Reading passage>

# # # #

Directed by gay Irving Rapper its certainly a timeless favourite, as good as my other two favourite Bette's: THE GREAT LIE (where we have nice Bette with superbitch Mary Astor) and OLD ACQUAINTANCE with Bette at her most brittle with that fabulous apartment (with devoted housekeeper) in wartime New York, and her on-going rivalry with flouncy Miriam Hopkins. Noble Bette sends away Miriam's husband - the man she loves - and then has a silver streak in her hair for the later third act.
My other particular '40s favourite is David Lean's THIS HAPPY BREED, as scripted by Noel Coward: his paen to the British spirit during wartime as we focus on ordinary working class folk, the Gibbons family - Frank and Ethel, together with daughter Queenie and son Reg, mother in law and spinster sister Sylvia. It follows the era between the wars as the Gibbons move to a new house in Clapham, the period detail is perfect as we follow their family life, its joys and pain. We focus on Queenie, the wayward daughter, who spurns the stifling nature of conventionality, and flees. Perhaps Coward writing as a closeted gay man in the '40s saw Queenie as a substitute gay man: forever sniping at the others and being dissatisfied with suburbia, until she runs off with an unsuitable man and is estranged from the family for years, as the mother will not forgive her. Finally decent John Mills brings her home,having married her and Queenie redeems herself and is accepted back into the fold. Its a superior tear-jerker, with great comedy moments by Amy Vaness as grumpy mother-in-law forever bickering with Alison Legatt's Sylvia. Needless to say Celia Johnson is superlative as ever as Ethel - its as good a performance as hers in BRIEF ENCOUNTER. Kay Walsh of course is also perfect as Queenie. Like THE WAY TO THE STARS its a perfect entertainment for wartime Britain.

# # # #

Material>
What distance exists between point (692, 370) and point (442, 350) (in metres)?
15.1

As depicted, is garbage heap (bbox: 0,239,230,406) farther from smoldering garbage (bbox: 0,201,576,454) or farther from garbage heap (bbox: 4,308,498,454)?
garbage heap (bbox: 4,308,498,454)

# # # #

Requirements>
1. Please write out the part of the film review that begins at the words "Directed by gay" and stops after "later third act.".
2. Extend the film review, picking up right after its last sentence.
The listing isn't needed for this work.

Answers provided>
1.
Directed by gay Irving Rapper its certainly a timeless favourite, as good as my other two favourite Bette's: THE GREAT LIE (where we have nice Bette with superbitch Mary Astor) and OLD ACQUAINTANCE with Bette at her most brittle with that fabulous apartment (with devoted housekeeper) in wartime New York, and her on-going rivalry with flouncy Miriam Hopkins. Noble Bette sends away Miriam's husband - the man she loves - and then has a silver streak in her hair for the later third act.

2.
It was interesting recently reading BEHIND THE SCREEN - HOW GAYS AND LESBIANS SHAPED HOLLYWOOD by William K Mann, focusing on how those gay directors (Rapper, Leisen, Whale, Cukor, Goulding, Arzner, Walters et al), producers like Ross Hunter, agents like Henry Willson, designers like Orry-Kelly, Adrian and Travis Banton etc worked and successed during the classic era.
Everyone has their own possible gay suspects in '40s movies then: Mrs Danvers in REBECCA?, Waldo Lydecker in LAURA and Eliott Templeton [both played by Clifton Webb] in THE RAZOR'S EDGE?, most of those characters (Greenstreet, Lorre, Cook Jr) chasing THE MALTESE FALCON?. I would certainly add in that neighbour, as played by David Wayne, of Tracy and Hepburn in ADAM'S RIB! oh, and Hepburn's supercilious, prissy, swishy male secretary in WOMAN OF THE YEAR!
In the '50s one thinks immediately of those two hoods Lee Van Cleef and Earl Holliman in THE BIG COMBO, those so macho jocks in TEA AND SYMPATHY, those odd military cadets in THE STRANGE ONE ('57), Plato in REBEL WITHOUT A CAUSE and possibly (some think so..) Addison and Eve Harrington in ALL ABOUT EVE, and it may have been fun to have seen those two guys ("interior decorators I think") living in the apartment uptairs from Tom Ewell and The Girl in THE SEVEN YEAR ITCH - or maybe they would have been too caricatured ? and of course that first gay bar in Otto's sensational ADVISE AND CONSENT as the '60s dawned....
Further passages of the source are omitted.